Tarefas propostas:
a) Segundo o texto sobre os recitais da Culturgest, em que data abriu o ciclo?
b) Traduza para inglês esta frase do texto sobre os recitais da Culturgest: "E ontem foi a vez de Tatjana Vassilijeva, vencedora do Concurso Rostropovich e detentora já de um notável curriculum."

Texto de leitura:

_ _ _ _ _

A Culturgest tem vindo a apresentar uma série de recitais que constituem uma proposta de programação musical que pela sua originalidade, fora dos parâmetros canónicos, importa assinalar e saudar: músicos a solo, interpretando obras do período barroco e modernas e contemporâneas.
O ciclo abriu a 9 de Janeiro com essa singularíssima intérprete que é a pianista Joanna MacGregor, que interpretou alternadamente Prelúdios e Fugas de Bach e Chostakovich e depois obras de compositores brasileiros (Villa-Lobos mas também Egberto Gismonti, Edu Lobo, Baden Powel e Tom Jobim) mais um arranjo de seis temas de Astor Piazzola. Curiosamente, e apesar de serem peças de O Cravo Temperado tocadas num piano moderno, achei-a mais convincente em Bach que em Chostakovich, neste faltando a aspereza, mas segunda parte estiveram em destaque as características mais peculiares de MacGregor, que foi sobretudo magnífica na transcrição do admirável tema que é Trevo de Gismonti. Foi um recital empolgante.
Seguiu-se em Fevereiro o violinista David Grimal, concerto a que infelizmente não pude assistir, que entre as Partitas nº 1 e 2 de Bach tocou Kontrapartita, Chaconne de um dos mais assinaláveis compositores franceses contemporâneos, Brice Pauset. E ontem foi a vez de Tatjana Vassilijeva, vencedora do Concurso Rostropovich e detentora já de um notável curriculum.
Do conhecimento discográfico deduz-se que Vassiljev é especialmente notável no reportório moderno e contemporâneo, não tanto no barroco e clássico, o que se confirmou no recital. A sua interpretação da Suite nº3 de Bach incomodou pelo vibrato e foi monótona pelo carácter seco, com escassa caracterização particular de cada uma das danças. Mas em contrapartida a violoncelista foi notável nas obras de Cassadó, Dutilleux e Kodály.

_ _ _ _ _

Dados registados:
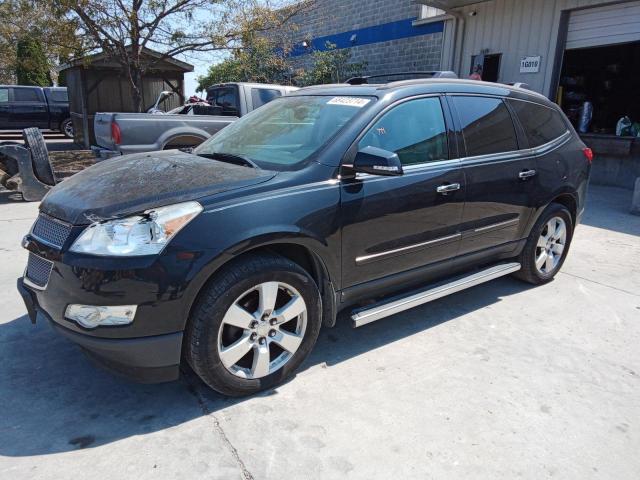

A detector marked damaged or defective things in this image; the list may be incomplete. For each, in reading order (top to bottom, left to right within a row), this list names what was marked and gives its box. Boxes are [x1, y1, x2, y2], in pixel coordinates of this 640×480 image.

damaged hood [41, 150, 276, 225]
exposed headlight assembly [69, 202, 202, 256]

_ _ _ _ _

Conjunto de respostas:
a) O ciclo abriu a 9 de Janeiro.

b) And yesterday it was the turn of Tatjana Vassilijeva, winner of the Rostropovich Competition and already the holder of a remarkable résumé.